Supplied passage
Grape Wall Challenge 8 | Chinese consumers judge local wines

By Jim Boyce | Call it our tribute to the Chinese consumer: every year we hold the Grape Wall Challenge and ask occasional drinkers to be wine judges. The idea is to give consumers confidence around wine, a topic many people find complicated and intimidating, to discover what they like, and to have fun

We recently held the eighth Grape Wall Challenge at Pop-Up Beijing, a home decor shop with two wine bars.

While GWC usually focuses on wines that retail for under rmb100, this year’s theme was local labels—from Xinjiang, Ningxia, Inner Mongolia, Shanxi and Shandong—with good reputations and national distribution.

A dozen judges, from fields as diverse as IT, food catering, education and marketing, tasted the wines blind, scored each one as “love it”, “like it”, “dislike it” or “hate it”, and then discussed their picks with Ma Huiqin, a marketing expert and professor at China Agricultural University.

“Overall, the judges liked the wines and their favorites more or less reflected what professionals would pick,” said Ma. “They like something fruitier and most of the wines this year tended to be very juicy.”

The judges tried four flights: white wines and red wines under rmb165 and white wines and red wines from rmb166 to rmb320.

Cui Yunan, who does marketing in the food sector, said the tasting showed each wine’s uniqueness.

“I was kind of a Merlot person, I never go wrong when buying it for friends, as it’s sweet and fruity,” she said. “But I could taste the slight differences with each wine.”

She was surprised at wines from her home region of Ningxia.

“I know we have great weather for grapes, and I know we can make good wine, but I didn’t know we can make it that good!” said Cui. “It was beyond my expectations.”

Her favorite was a red blend from Kanaan: “It smells good and fresh, it’s soft, it’s not too sweet or sour.”

Pop-Up co-owner Vito Zhang said he had little experience with Chinese wines beyond those from Dynasty and Changyu. While he said the GWC wines were better, he did see room for improvement.

“My favorite was the [Bordeaux-style] Deep Blue from Grace Vineyard,” he said.

In terms of scores, the judges generally liked the white wines although no brand stood out as a clear favorite. For wines priced to rmb165, Kanaan Riesling from Ningxia (rmb150, Summergate) scored slightly higher, while Grace Vineyard Tasya’s Reserve Chardonnay from Shanxi (rmb308, ASC) took those honors for the pricier flight.

Exercise A
In the Grape Wall Challenge article, copy the stretch from "We recently held" through "China Agricultural University.", substituting "tasters" for "judges".
Exercise B
Pick up the Grape Wall Challenge article from where it stops and continue it.

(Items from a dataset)
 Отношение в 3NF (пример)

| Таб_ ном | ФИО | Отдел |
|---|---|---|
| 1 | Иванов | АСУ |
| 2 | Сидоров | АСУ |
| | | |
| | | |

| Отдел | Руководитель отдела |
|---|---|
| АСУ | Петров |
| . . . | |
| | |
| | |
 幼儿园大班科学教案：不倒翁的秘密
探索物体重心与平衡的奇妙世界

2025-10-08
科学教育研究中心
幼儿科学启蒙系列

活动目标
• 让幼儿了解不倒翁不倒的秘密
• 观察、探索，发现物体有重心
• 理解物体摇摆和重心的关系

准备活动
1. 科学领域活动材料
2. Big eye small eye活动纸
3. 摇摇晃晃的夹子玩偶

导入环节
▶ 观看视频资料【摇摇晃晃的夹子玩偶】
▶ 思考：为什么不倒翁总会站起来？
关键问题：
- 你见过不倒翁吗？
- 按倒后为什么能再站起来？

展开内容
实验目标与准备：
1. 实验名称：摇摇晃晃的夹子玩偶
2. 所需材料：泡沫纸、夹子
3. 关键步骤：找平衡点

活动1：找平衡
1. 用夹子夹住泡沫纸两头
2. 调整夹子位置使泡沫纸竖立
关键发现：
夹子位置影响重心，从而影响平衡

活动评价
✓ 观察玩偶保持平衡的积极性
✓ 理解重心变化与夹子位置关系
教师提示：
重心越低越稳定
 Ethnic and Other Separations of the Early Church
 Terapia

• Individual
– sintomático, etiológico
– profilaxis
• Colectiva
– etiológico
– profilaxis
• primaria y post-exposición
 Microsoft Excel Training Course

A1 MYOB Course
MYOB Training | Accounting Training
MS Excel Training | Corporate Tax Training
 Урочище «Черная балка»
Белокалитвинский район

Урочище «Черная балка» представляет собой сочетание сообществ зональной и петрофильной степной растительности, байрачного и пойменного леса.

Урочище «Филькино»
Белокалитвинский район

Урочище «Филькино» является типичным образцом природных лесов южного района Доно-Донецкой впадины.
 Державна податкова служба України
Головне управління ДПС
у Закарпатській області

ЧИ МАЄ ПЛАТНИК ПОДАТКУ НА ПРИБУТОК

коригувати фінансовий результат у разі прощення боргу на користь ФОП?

Written response A
We recently held the eighth Grape Wall Challenge at Pop-Up Beijing, a home decor shop with two wine bars.

While GWC usually focuses on wines that retail for under rmb100, this year’s theme was local labels—from Xinjiang, Ningxia, Inner Mongolia, Shanxi and Shandong—with good reputations and national distribution.

A dozen tasters, from fields as diverse as IT, food catering, education and marketing, tasted the wines blind, scored each one as “love it”, “like it”, “dislike it” or “hate it”, and then discussed their picks with Ma Huiqin, a marketing expert and professor at China Agricultural University.

Written response B
For red wines, the less expensive flight was the most divisive. It not only received more “hate it” votes than all other flights combined but also saw all four wines receive “love it” vote, thus showing the diversity of tastes among the judges. Silver Heights ‘Last Warrior’ Red Blend from Ningxia (rmb158, Torres) easily won this flight.

In the more expensive flight, four of the six wines were overwhelmingly loved / liked. Grace Vineyard ‘Deep Blue’ Cabernet blend from Shanxi (RMB 308, ASC) emerged as the highest-scoring wine of the night. One judge called it “refined” and others cited its soft fruity character.

Tiansai ‘Selection’ Cabernet-Shiraz from Xinjiang (RMB 328, East Meets West), noted for its ripe red fruit, as well as Kanaan ‘Pretty Pony’ Cabernet-Merlot from Ningxia (RMB 295, Summergate) and Silver Heights ‘Family Reserve from Ningxia (RMB 308, Torres) were also widely liked.

Ma noted that red wines dominate China’s market, with more than an 80 percent share, and that can affect perceptions.

“Consumers definitely have more experience and confidence with red wine,” she says. In terms of the white wines, she added that drinking chilled liquids, especially in the winter, is not common for many consumers.

Several judges also noted the relatively high prices, a common criticism in a market with an increasingly rich range of inexpensive imported wines. Even so, like Cui, they tended to be surprised by the quality of the Chinese wines and that bodes well for the future.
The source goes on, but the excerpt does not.